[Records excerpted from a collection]

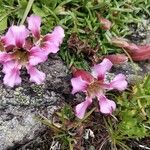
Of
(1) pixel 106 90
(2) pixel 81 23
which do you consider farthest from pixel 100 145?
(2) pixel 81 23

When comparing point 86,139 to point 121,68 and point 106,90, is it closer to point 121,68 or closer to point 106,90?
point 106,90

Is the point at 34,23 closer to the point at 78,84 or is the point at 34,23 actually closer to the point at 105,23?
the point at 78,84

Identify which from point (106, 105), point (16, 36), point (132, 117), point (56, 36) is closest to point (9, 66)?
point (16, 36)

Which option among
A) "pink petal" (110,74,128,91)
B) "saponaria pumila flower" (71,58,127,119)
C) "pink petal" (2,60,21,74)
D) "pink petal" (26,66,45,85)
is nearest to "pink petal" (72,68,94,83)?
"saponaria pumila flower" (71,58,127,119)

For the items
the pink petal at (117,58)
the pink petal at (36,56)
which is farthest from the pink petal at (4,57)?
the pink petal at (117,58)

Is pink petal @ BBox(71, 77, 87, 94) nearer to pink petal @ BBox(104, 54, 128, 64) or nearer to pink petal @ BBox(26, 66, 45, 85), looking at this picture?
pink petal @ BBox(26, 66, 45, 85)
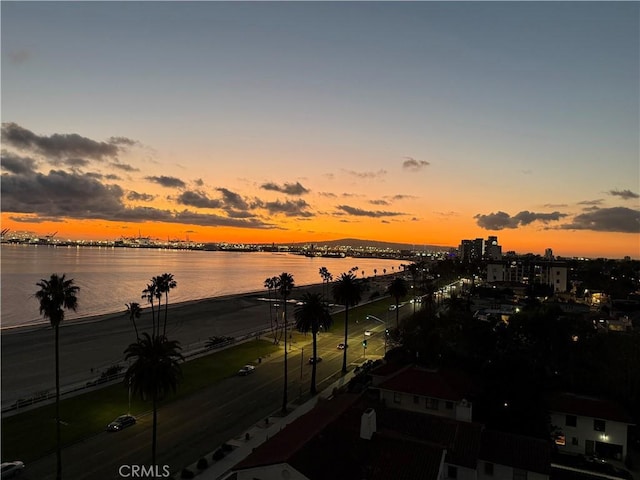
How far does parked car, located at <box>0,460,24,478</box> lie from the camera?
26438 mm

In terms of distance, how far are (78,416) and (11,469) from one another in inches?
409

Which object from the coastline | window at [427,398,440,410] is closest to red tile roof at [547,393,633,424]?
window at [427,398,440,410]

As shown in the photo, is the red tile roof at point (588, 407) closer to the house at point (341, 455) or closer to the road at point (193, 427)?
the house at point (341, 455)

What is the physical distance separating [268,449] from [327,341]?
48791mm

Set problem → Copy the entries exactly. Leave out the images.

Solved problem →
Of
(1) pixel 106 90
(2) pixel 81 23
which do you consider farthest from pixel 100 145?
(2) pixel 81 23

When comparing point 86,139 to point 121,68 and point 106,90, is it closer to point 121,68 or closer to point 106,90?
point 106,90

Is the point at 34,23 closer to the point at 78,84 or is the point at 34,23 actually closer to the point at 105,23?
the point at 78,84

Identify which from point (106, 105), point (16, 36), point (132, 117), point (56, 36) is closest to point (9, 66)?
point (16, 36)

Which option among
A) "pink petal" (110,74,128,91)
B) "saponaria pumila flower" (71,58,127,119)
C) "pink petal" (2,60,21,74)
D) "pink petal" (26,66,45,85)
is nearest to "pink petal" (72,68,94,83)?
"saponaria pumila flower" (71,58,127,119)

For the items
the pink petal at (117,58)
the pink petal at (36,56)
which is farthest from the pink petal at (4,57)?
the pink petal at (117,58)

Is pink petal @ BBox(71, 77, 87, 94) nearer to pink petal @ BBox(104, 54, 128, 64) or nearer to pink petal @ BBox(26, 66, 45, 85), looking at this picture?
pink petal @ BBox(26, 66, 45, 85)
How far does parked car, located at <box>0,460,24,478</box> lie from the camera?
26438 mm

In terms of distance, how far are (78,416) and (11,469) from one another in inches?
409

Which object from the coastline | window at [427,398,440,410] is closest to red tile roof at [547,393,633,424]?
window at [427,398,440,410]

As shown in the photo, is the red tile roof at point (588, 407) closer to the house at point (341, 455) or closer to the road at point (193, 427)?
the house at point (341, 455)

What is the physical distance separating [268,449] from [327,341]?
48791mm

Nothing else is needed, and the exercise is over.